Der Dalai Lama, das Oberhaupt der Buddhisten, wird als eine Wiedergeburt Buddhas angesehen. Der derzeitige Dalai Lama ist schon der 14. und so wie alle vor ihm wurde er als kleines Kind von Mönchen entdeckt, die in ihm die Reinkarnation des Buddhas sahen.
Im Buddhismus besitzt jeder Mensch ein Karma (wörtlich: Tun, Sich-Auswirken). Das bedeutet, dass auf jede Handlung eine Wirkung folgt, die der Handlung entspricht. So haben gute Handlungen Freude und Glück zur Folge und schlechte Handlungen Probleme und Leid. Karma bedeutet also nicht, einem vorbestimmten Schicksal ausgeliefert zu sein, vielmehr sind wir selbst diejenigen, die bestimmen, wie es uns geht. Es hängt vom Karma ab, als was man im nächsten Leben wiedergeboren wird. Hat ein Mensch viele böse Dinge getan, wird er, laut der buddhistischen Lehre als etwas Schlechtes wiedergeboren, wie zum Beispiel als Regenwurm.

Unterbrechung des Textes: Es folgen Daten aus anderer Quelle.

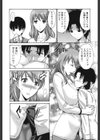 友達の母（モノ）は僕のモノ試し読み6ページ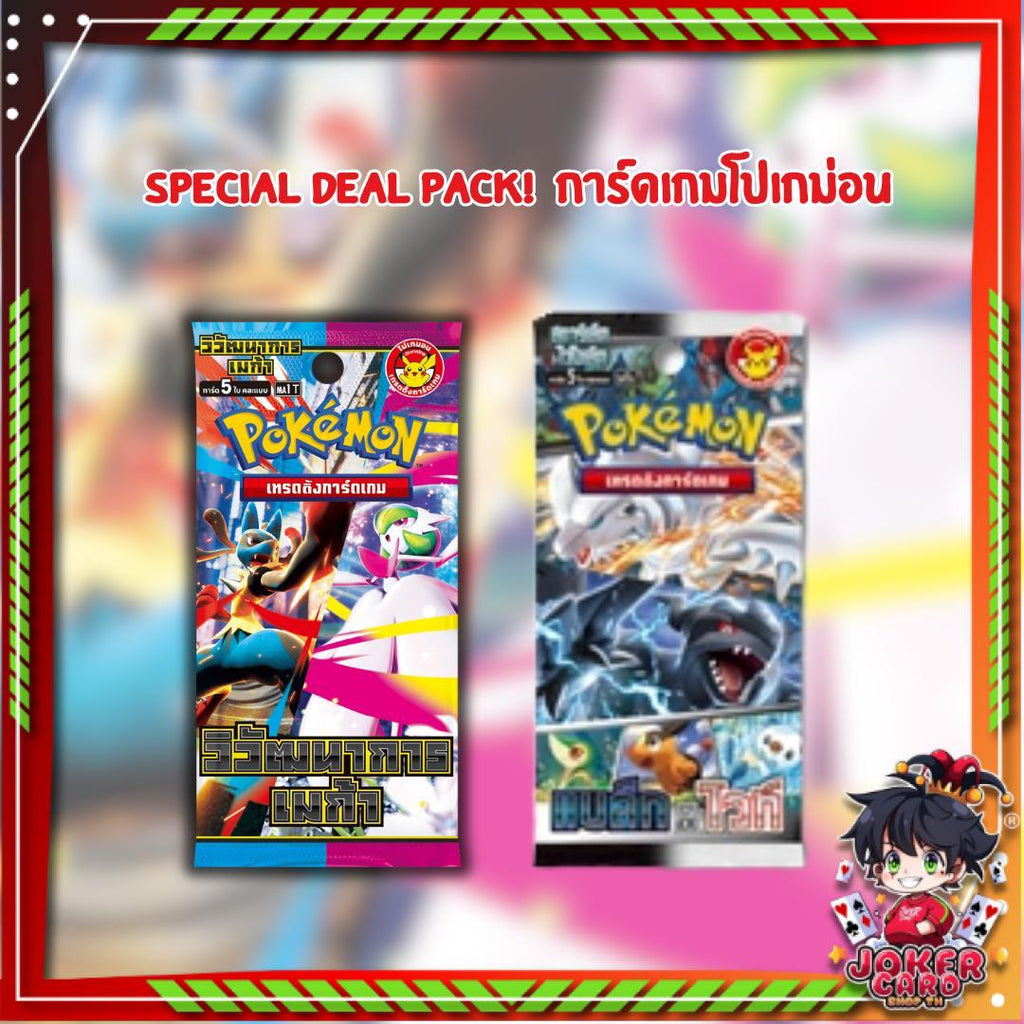 Special Deal Pack การ์ดเกมโปเกม่อน Pokemon TCG TH ซองละ 105.- พร้อมส่ง!!! (p2)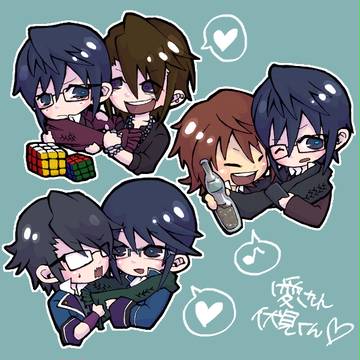 あいされふしみくん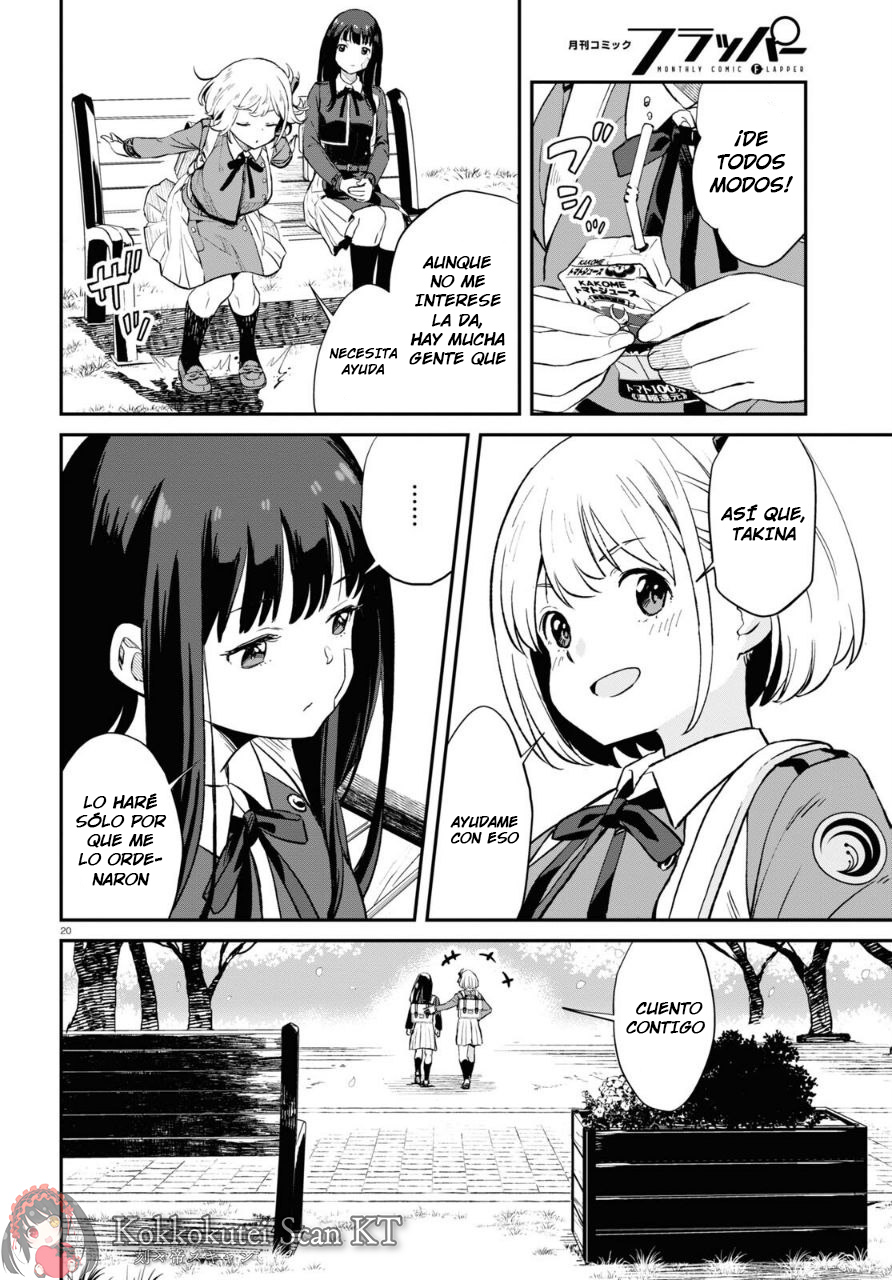 Read Lycoris Recoil ES Manga Online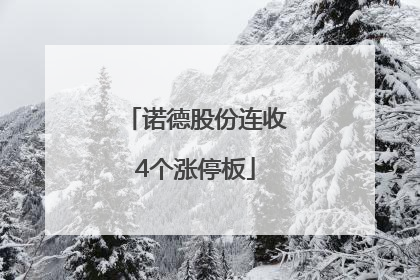 诺德股份连收4个涨停板
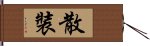 散裝 Hand Scroll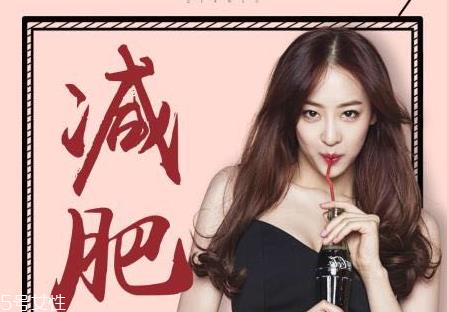 纤so魔力果水果粉多少钱一盒 纤so魔力果水果粉一天吃多少 纤so魔力果水果粉多少钱一盒 纤so魔力果水果粉一天吃多少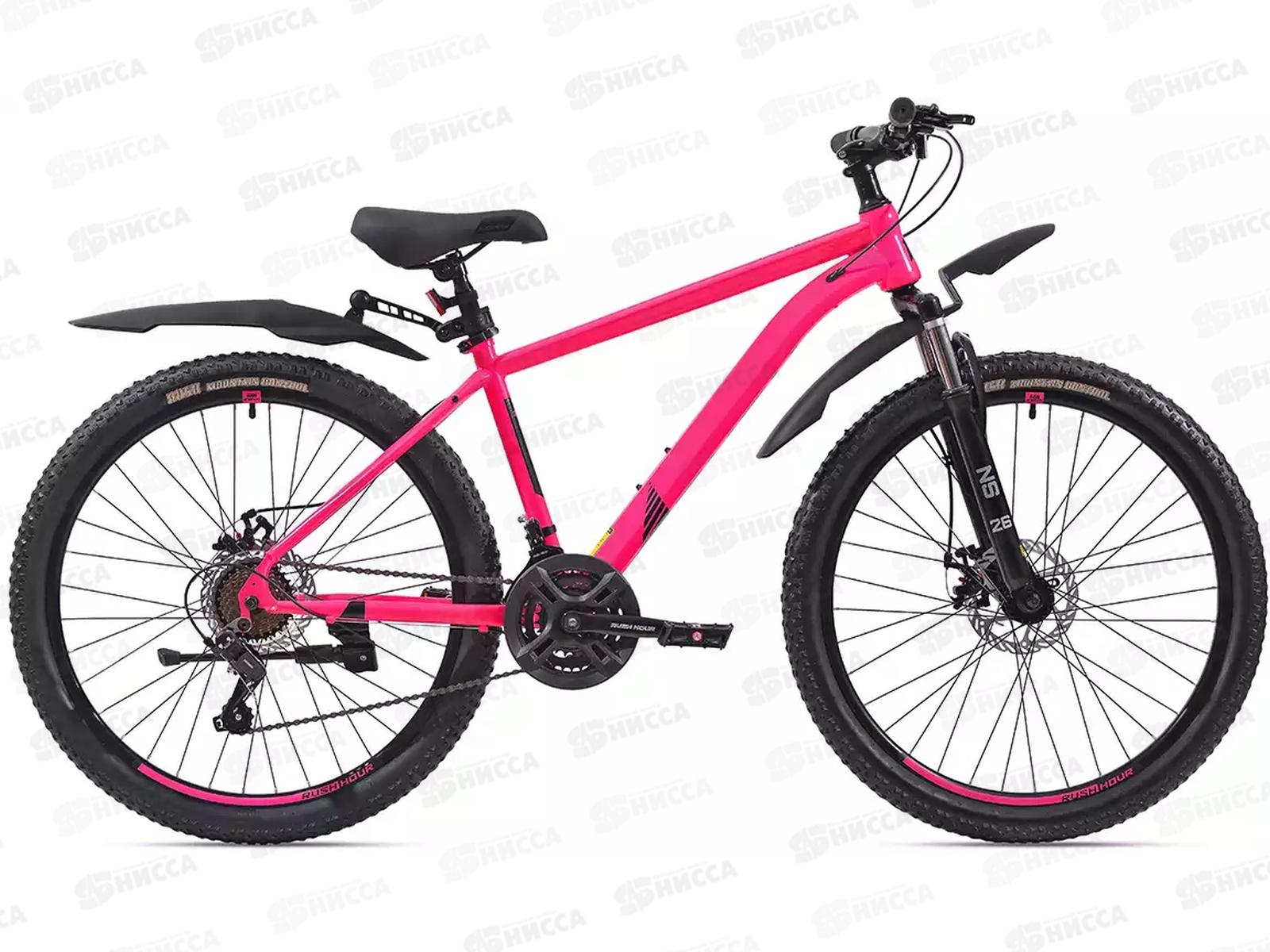 Велосипед 26" 21ск RUSH NX 615 DISC ST розовый рама 18", 388062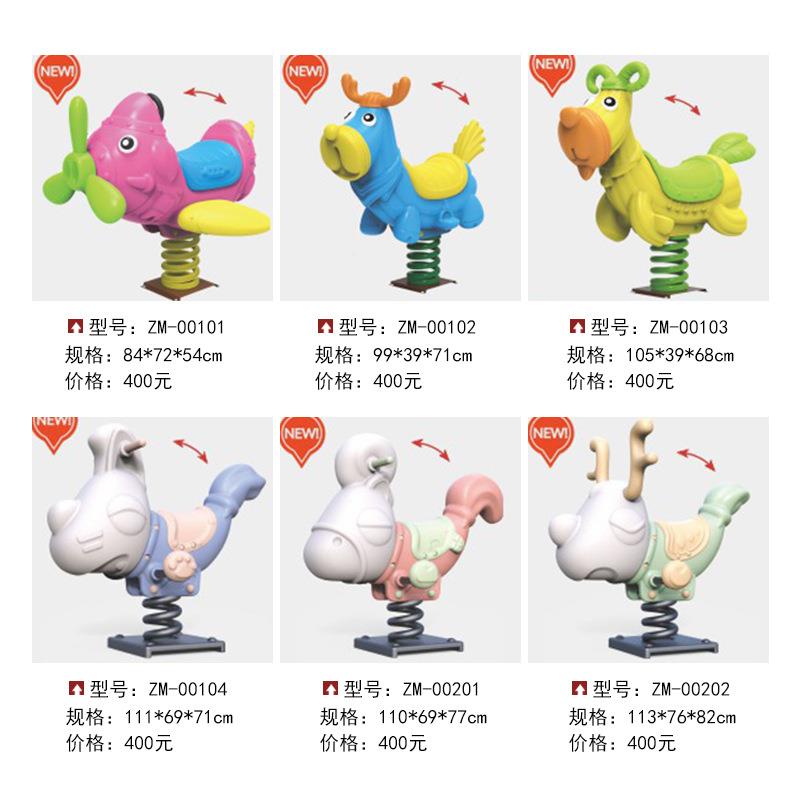 弹儿童户外木簧摇摇乐幼儿园动HVX物马公园小区转马人摇马跷单跷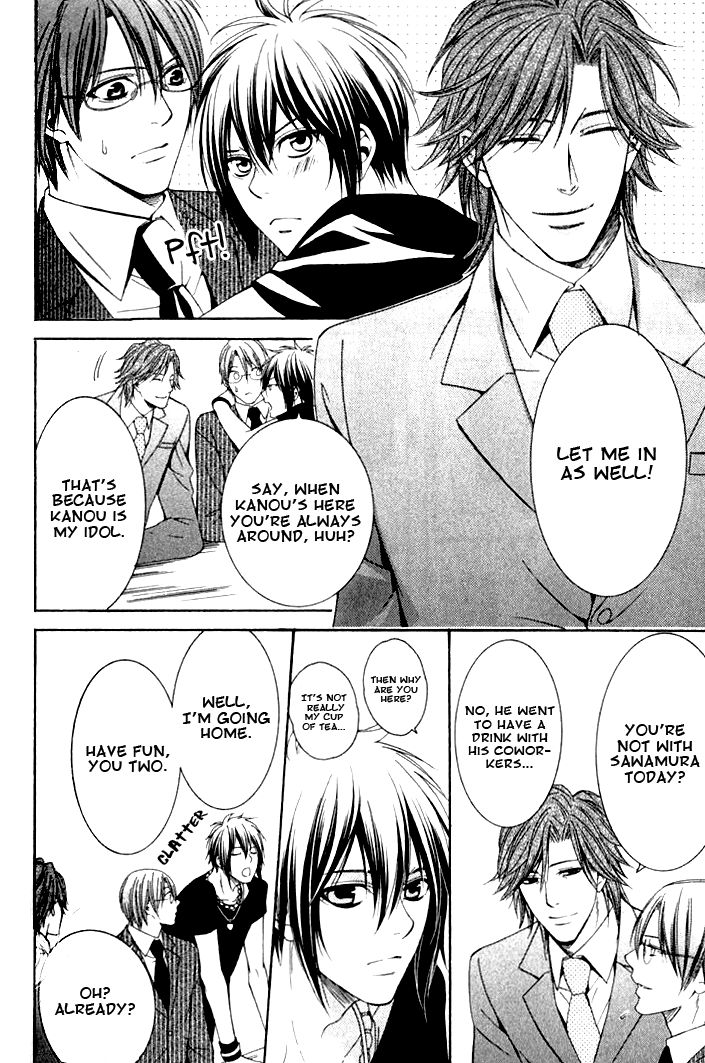 Yume no You na Hanashi Chapter 6 page 4 - Chapter 6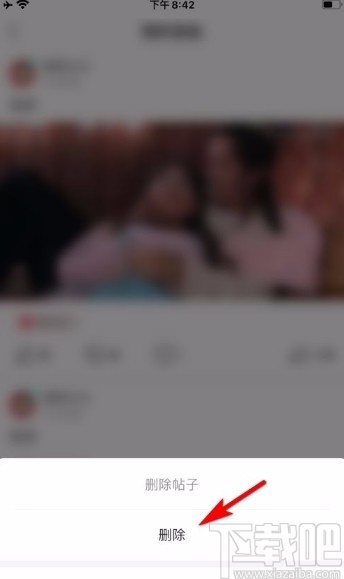 皮皮搞笑app删除我的帖子的方法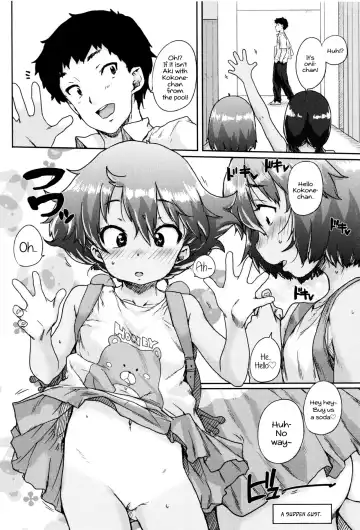 [Ponsuke] Sukumizu Hiyake no Kakurenbo | School Swimsuit Tan Hide and Seek Fhentai.net - Page 4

Erst wenn man viele Leben gelebt hat, bekommt man die Chance Erleuchtung zu finden und ins Nirvana einzutreten. Das Nirvana ist mit dem christlichen Himmel zu vergleichen. Wer im Nirvana ist, ist erlöst. Diesen Zustand kann man nur durch ein achtsames Leben erreichen. Besonders durch Meditation schafft man es, den eigenen Geist zu zähmen. Dies führt nach und nach zum Erkennen der Wirklichkeit und zum Abschwächen der Ich-Zentriertheit und letztendlich zur Erlösung. Eine Möglichkeit zu meditieren ist, sich ruhig hinzusetzten und zu versuchen, den Kopf vollkommen frei zu machen. Seine Gedanken lässt man dabei einfach wie die Wolken an sich vorbeiziehen. Man konzentriert sich auf keinen Gedanken besonders, sondern bemüht sich, alles von sich abgleiten zu lassen.
Die Buddhisten leben, vergleichbar mit den Christen, nach Geboten. Das wichtigste und für Nicht-Buddhisten vielleicht etwas merkwürdig klingende Gebot ist: Das ganze Leben ist Leiden. Wie bereits erläutert, arbeiten die Buddhisten nur darauf hin, endlich im Nirvana sein zu dürfen. Das Leben müssen sie überstehen, um ihr Ziel zu erreichen. Trotzdem sind die Anhänger dieser Religion sehr friedliche und gute Menschen. Weitere Gebote sind, nicht zu lügen, nicht zu stehlen und schon gar nicht zu töten. Mit der Vorstellung des Karmas im Hinterkopf ist es leicht nachzuvollziehen, dass ein wahrer Buddhist stets bemüht ist, keine schlechten Taten zu begehen, denn er würde sich damit nur selbst schaden.